Itu pula kenapa pada periode 2005–2010 Peringatan Kemerdekaan RI 17 Agustus dan Hari Pahlawan RI 10 November selalu menjadi satu kesatuan. Terutama antara Kemerdekaan RI dan Hari Pahlawan. Antara proklamasi dan mempertahankan kedaulatan yang telah dinyatakan.
Mengapa dua peristiwa tersebut harus dikaitkan? Ada kecenderungan kita hanya melihat sejarah dari melalui tonggak besarnya. Tidak pernah melihat proses dan rangkaian yang mengikutinya. Akibatnya, sering kali sejarah cenderung membuat glorifikasi sepihak dan figural.
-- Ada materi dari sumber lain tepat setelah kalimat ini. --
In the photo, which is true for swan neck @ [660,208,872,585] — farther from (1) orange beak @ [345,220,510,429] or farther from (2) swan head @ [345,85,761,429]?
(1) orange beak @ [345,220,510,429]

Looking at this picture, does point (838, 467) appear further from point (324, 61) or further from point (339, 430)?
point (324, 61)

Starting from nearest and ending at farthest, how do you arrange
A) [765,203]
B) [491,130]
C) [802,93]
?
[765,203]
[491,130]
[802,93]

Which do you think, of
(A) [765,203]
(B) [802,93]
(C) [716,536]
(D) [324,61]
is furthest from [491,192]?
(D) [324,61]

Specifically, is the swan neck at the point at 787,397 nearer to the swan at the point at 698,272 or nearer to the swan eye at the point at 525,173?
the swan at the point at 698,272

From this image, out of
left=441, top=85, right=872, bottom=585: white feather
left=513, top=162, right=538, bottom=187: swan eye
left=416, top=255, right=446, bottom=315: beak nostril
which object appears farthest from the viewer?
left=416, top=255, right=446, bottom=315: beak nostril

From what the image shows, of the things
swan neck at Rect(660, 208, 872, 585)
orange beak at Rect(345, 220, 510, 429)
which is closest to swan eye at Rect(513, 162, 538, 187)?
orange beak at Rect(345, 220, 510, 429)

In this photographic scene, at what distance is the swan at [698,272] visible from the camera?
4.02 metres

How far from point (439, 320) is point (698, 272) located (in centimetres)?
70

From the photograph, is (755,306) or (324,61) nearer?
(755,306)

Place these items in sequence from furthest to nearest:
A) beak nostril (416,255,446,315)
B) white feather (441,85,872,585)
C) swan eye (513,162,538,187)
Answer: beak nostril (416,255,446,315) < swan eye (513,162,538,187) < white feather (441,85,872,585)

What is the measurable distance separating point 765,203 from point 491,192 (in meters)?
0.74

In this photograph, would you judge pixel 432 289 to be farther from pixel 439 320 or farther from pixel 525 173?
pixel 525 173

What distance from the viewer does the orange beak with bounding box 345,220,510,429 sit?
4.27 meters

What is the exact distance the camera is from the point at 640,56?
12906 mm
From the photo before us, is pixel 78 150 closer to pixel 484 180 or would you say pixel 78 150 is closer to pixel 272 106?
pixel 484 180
Kemerdekaan RI tak hanya bisa dilihat dari peristiwa proklamasi. Tapi, juga berbagai peristiwa sebelum dan sesudahnya. Semuanya perlu ditelusuri derajat kontribusinya dalam perjalanan perjuangan untuk mencapai kemerdekaan RI. Dengan demikian, tak terjadi monopoli peran dalam sejarah.
Pendekatan sejarah seperti itu sempat mewarnai penulisan sejarah di masa Orde Baru. Orde ketika kekuasaan otoriter bersemi dan mewarnai negeri ini selama 32 tahun. Sejarah sebagai bagian untuk menghapus beberapa jejak sejarah negeri ini.
Padahal, kalau menggunakan pendekatan mata rantai sejarah, Surabaya menjadi sangat penting bagi kemerdekaan RI. Mulai lahirnya sejarah pergerakan yang dipelopori HOS Tjokroaminoto dengan dua anak didiknya, Soekarno dan Kartosoewiryo.
Tjokroaminoto bisa disebut sebagai tokoh embrio gerakan nasional kemerdekaan Indonesia. Gerakan Boedi Oetomo 1908 memang dideklarasikan pertama di Batavia. Namun, di tahun yang sama juga berkembang di Surabaya.
Surabaya seperti menjadi kancah mendidik para pemimpin bangsa ini. Di masa lalu. Di masa perjuangan. Tak hanya menjadi wadah mendidik para pemimpin, tapi juga melahirkan para pejuang rakyat. Yang digerakkan spirit gotong royong.
Perlawanan rakyat Surabaya tak bisa dijelaskan dengan teori peperangan apa pun. Itu lebih seperti kerusuhan dengan lawan yang tak seimbang. Kerusuhan melawan kehadiran tentara asing yang tak diketahui anatomi kekuatannya.
Saya pernah mendapat cerita dari KH Ahmad Muwafiq. Mubalig gondrong asal Lamongan yang kini tinggal di Yogyakarta. Ia menceritakan pengalaman kakeknya yang ikut dijemput truk dari arah barat untuk melawan sekutu di Surabaya.
Berdasar cerita kakeknya, perlawanan rakyat terhadap tentara sekutu itu tak terorganisasi dengan baik. Bahkan, banyak relawan yang tidak tahu wilayah Surabaya. ”Juga, belum pernah pegang senjata. Tidak tahu yang namanya tank. Dikira jenis binatang,” katanya.
Karena itu, kalau pada saat itu banyak sekali korban, ya karena perlawanan itu tidak dilakukan tentara. Tapi, dilakukan rakyat. Mereka yang dari kalangan santri digerakkan oleh resolusi jihad yang dikeluarkan para kiai. Resolusi yang kini diperingati sebagai Hari Santri.